→ Problem description
Ignoring every picture, transcribe the data in full as it stands.
───── Records for the task
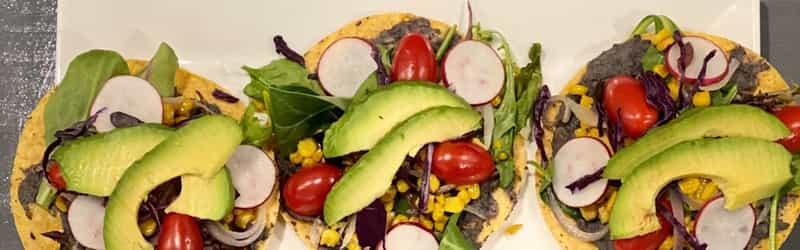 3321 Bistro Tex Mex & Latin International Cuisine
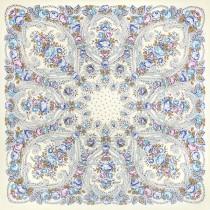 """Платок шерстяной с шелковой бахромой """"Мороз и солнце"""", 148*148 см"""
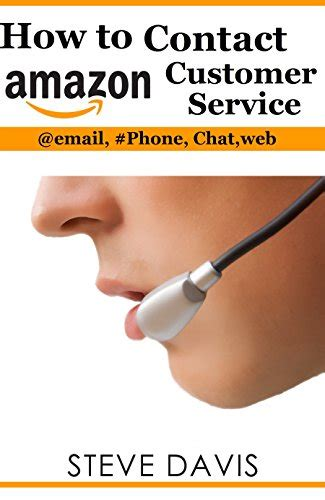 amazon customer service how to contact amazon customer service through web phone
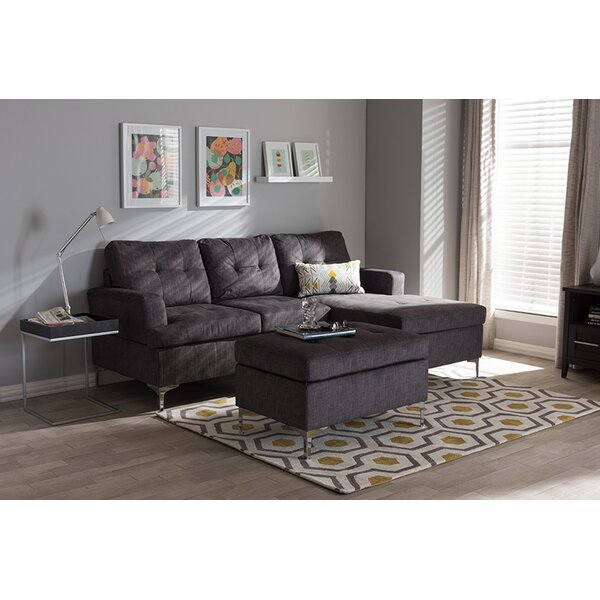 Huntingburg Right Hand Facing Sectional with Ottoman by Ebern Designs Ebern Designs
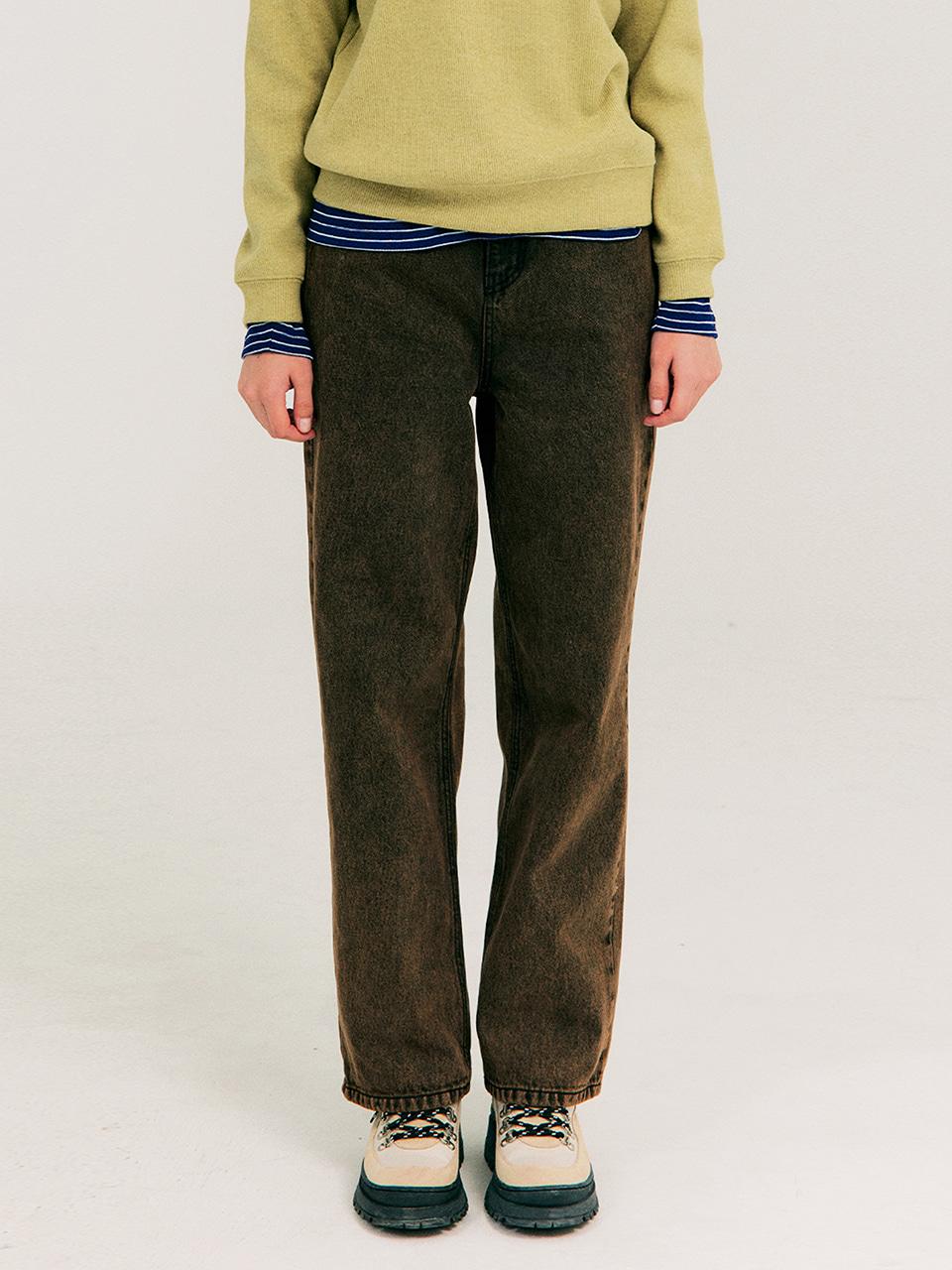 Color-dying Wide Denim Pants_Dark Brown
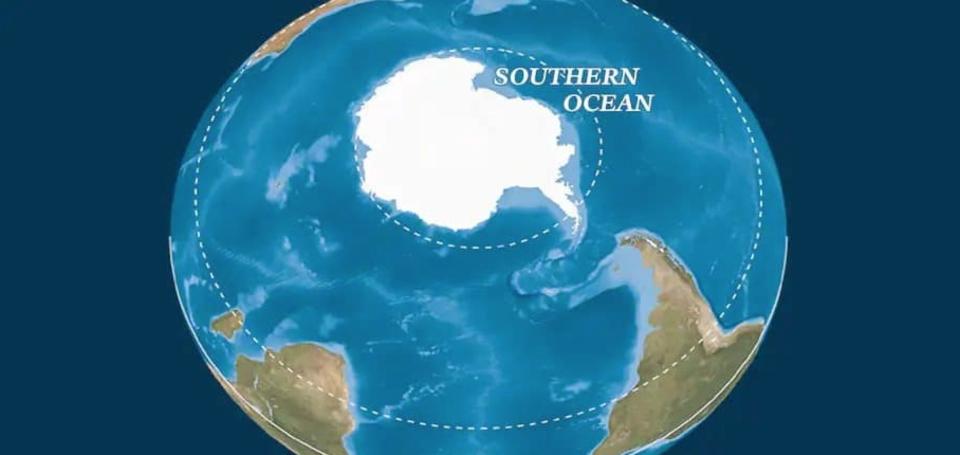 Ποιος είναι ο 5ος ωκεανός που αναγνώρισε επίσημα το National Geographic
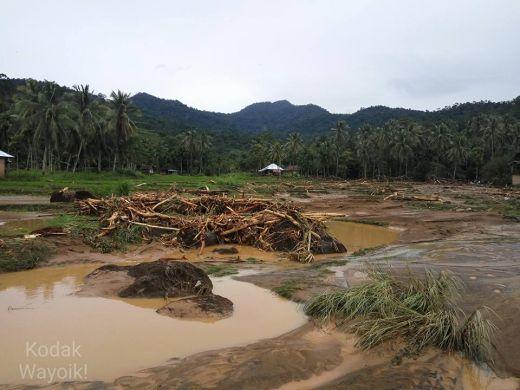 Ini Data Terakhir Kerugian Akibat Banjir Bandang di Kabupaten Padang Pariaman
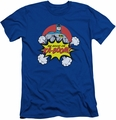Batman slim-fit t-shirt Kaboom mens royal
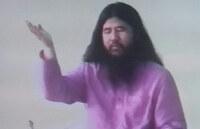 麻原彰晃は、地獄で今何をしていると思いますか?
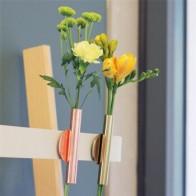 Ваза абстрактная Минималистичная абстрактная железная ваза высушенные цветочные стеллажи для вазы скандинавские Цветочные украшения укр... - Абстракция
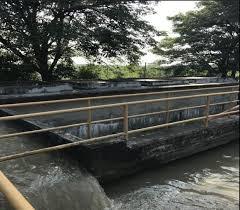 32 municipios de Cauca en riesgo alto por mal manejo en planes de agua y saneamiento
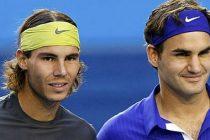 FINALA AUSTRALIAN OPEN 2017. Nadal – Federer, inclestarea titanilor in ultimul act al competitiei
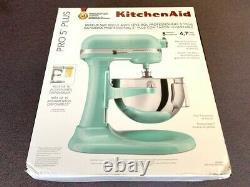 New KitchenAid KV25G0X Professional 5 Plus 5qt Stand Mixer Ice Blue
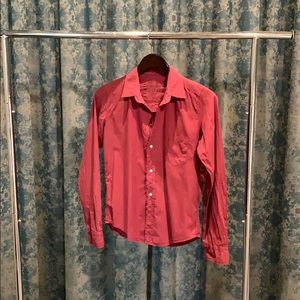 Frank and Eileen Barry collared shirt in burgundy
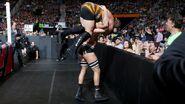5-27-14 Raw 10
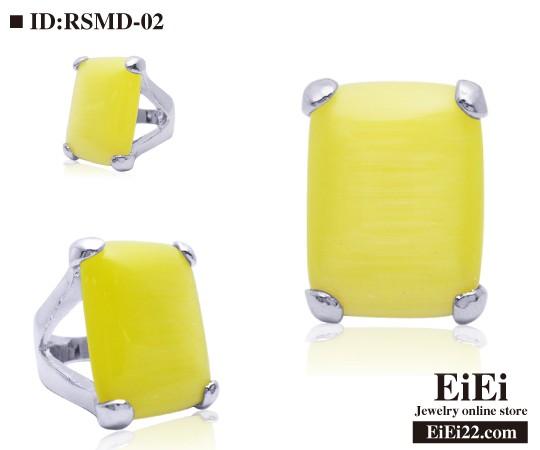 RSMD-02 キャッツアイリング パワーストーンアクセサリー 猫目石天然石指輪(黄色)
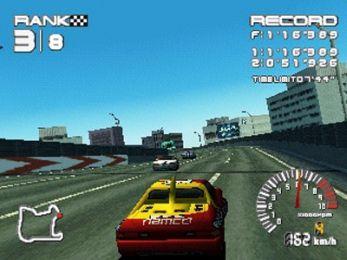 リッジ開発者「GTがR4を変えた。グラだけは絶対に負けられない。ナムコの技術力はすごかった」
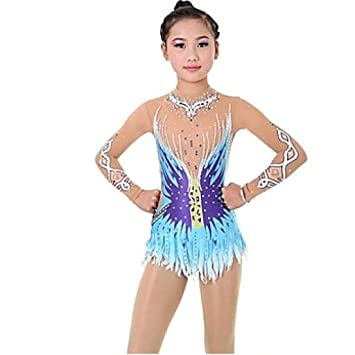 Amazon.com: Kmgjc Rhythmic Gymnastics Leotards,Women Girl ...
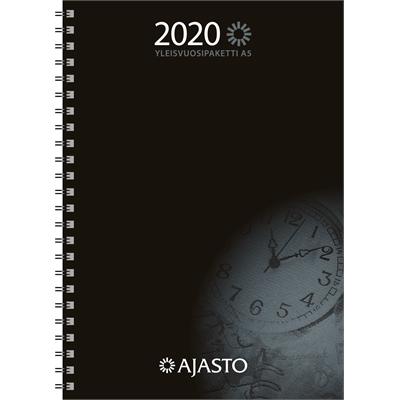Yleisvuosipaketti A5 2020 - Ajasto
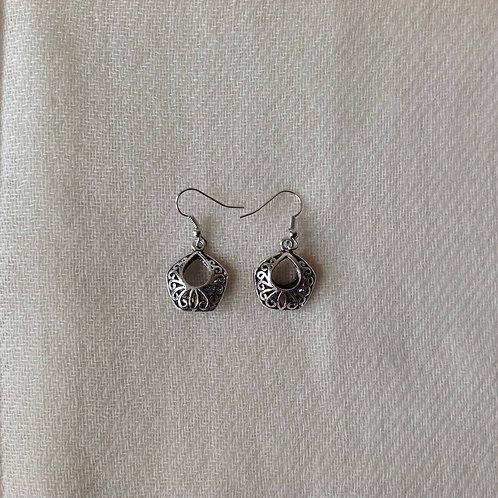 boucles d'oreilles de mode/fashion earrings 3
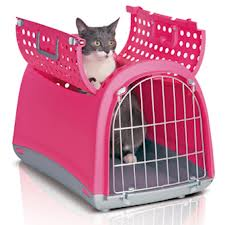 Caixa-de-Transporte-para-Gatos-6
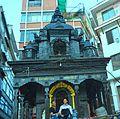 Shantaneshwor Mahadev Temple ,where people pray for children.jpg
──────────
→ Written response
 3321 Bistro Tex Mex & Latin International Cuisine
 """Платок шерстяной с шелковой бахромой """"Мороз и солнце"""", 148*148 см"""
 amazon customer service how to contact amazon customer service through web phone
 Huntingburg Right Hand Facing Sectional with Ottoman by Ebern Designs Ebern Designs
 Color-dying Wide Denim Pants_Dark Brown
 Ποιος είναι ο 5ος ωκεανός που αναγνώρισε επίσημα το National Geographic
 Ini Data Terakhir Kerugian Akibat Banjir Bandang di Kabupaten Padang Pariaman
Batman slim-fit t-shirt Kaboom mens royal
 麻原彰晃は、地獄で今何をしていると思いますか?
 Ваза абстрактная Минималистичная абстрактная железная ваза высушенные цветочные стеллажи для вазы скандинавские Цветочные украшения укр... - Абстракция
 32 municipios de Cauca en riesgo alto por mal manejo en planes de agua y saneamiento
 FINALA AUSTRALIAN OPEN 2017. Nadal – Federer, inclestarea titanilor in ultimul act al competitiei
 New KitchenAid KV25G0X Professional 5 Plus 5qt Stand Mixer Ice Blue
 Frank and Eileen Barry collared shirt in burgundy
5-27-14 Raw 10
 RSMD-02 キャッツアイリング パワーストーンアクセサリー 猫目石天然石指輪(黄色)
 リッジ開発者「GTがR4を変えた。グラだけは絶対に負けられない。ナムコの技術力はすごかった」
 Amazon.com: Kmgjc Rhythmic Gymnastics Leotards,Women Girl ...
Yleisvuosipaketti A5 2020 - Ajasto
 boucles d'oreilles de mode/fashion earrings 3
 Caixa-de-Transporte-para-Gatos-6
 Shantaneshwor Mahadev Temple ,where people pray for children.jpg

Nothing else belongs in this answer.